[Exercise material Boundary: Start]

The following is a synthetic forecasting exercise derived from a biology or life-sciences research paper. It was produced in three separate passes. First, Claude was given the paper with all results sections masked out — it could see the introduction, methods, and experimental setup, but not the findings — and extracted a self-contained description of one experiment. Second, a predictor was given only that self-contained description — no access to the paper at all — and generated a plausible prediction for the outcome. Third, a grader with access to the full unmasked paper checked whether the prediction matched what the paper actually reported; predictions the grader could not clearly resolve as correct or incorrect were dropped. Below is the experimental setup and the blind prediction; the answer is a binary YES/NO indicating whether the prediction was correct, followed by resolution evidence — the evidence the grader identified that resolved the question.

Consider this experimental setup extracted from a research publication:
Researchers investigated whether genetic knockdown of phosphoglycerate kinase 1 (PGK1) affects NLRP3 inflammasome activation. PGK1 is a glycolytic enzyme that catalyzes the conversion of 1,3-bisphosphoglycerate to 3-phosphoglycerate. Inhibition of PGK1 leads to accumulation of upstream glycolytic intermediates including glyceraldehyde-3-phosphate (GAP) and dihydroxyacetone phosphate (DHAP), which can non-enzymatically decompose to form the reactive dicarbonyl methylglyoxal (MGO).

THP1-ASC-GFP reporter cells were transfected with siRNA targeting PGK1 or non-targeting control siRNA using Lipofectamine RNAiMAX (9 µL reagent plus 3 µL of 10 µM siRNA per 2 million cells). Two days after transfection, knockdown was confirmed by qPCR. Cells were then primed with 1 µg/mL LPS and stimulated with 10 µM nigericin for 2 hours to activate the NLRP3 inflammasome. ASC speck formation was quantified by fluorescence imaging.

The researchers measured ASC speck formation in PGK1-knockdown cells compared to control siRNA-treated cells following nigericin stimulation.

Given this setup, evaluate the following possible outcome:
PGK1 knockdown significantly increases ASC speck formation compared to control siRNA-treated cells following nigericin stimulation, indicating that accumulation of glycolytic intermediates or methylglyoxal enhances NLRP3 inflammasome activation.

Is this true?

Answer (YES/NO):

[Exercise material Boundary: End]
[Exercise material Boundary: Start]

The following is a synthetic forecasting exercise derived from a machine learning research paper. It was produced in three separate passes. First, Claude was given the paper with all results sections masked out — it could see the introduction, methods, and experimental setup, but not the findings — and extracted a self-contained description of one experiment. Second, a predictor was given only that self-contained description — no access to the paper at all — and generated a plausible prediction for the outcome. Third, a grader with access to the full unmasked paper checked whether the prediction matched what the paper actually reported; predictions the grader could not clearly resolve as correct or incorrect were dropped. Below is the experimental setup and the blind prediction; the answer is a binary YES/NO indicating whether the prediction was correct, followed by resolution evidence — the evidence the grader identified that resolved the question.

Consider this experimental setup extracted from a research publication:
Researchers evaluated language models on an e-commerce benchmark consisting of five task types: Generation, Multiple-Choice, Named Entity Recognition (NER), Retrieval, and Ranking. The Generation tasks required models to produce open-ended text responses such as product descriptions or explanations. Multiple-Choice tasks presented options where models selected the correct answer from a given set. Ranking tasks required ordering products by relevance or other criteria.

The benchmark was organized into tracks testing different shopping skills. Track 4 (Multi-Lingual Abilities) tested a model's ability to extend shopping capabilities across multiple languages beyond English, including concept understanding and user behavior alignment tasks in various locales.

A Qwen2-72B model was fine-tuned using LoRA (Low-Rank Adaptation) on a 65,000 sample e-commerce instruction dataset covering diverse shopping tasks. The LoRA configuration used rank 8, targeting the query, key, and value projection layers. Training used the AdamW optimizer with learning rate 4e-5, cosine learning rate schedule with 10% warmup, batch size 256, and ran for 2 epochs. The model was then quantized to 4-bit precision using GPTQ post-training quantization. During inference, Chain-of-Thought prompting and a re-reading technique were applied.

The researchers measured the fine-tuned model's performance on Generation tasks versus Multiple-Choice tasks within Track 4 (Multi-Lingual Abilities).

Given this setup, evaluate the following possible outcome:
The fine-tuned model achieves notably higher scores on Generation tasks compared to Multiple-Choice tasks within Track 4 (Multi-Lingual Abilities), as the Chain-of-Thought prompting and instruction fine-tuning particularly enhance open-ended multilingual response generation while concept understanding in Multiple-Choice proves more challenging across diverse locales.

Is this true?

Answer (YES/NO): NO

[Exercise material Boundary: End]

:: Work instruction ::
Above are some records; copy exactly the lines from the one with "The fine-tuned model achieves" through the one with "Answer (YES/NO): NO", both included, and no others.

:: Answer to this task ::
The fine-tuned model achieves notably higher scores on Generation tasks compared to Multiple-Choice tasks within Track 4 (Multi-Lingual Abilities), as the Chain-of-Thought prompting and instruction fine-tuning particularly enhance open-ended multilingual response generation while concept understanding in Multiple-Choice proves more challenging across diverse locales.

Is this true?

Answer (YES/NO): NO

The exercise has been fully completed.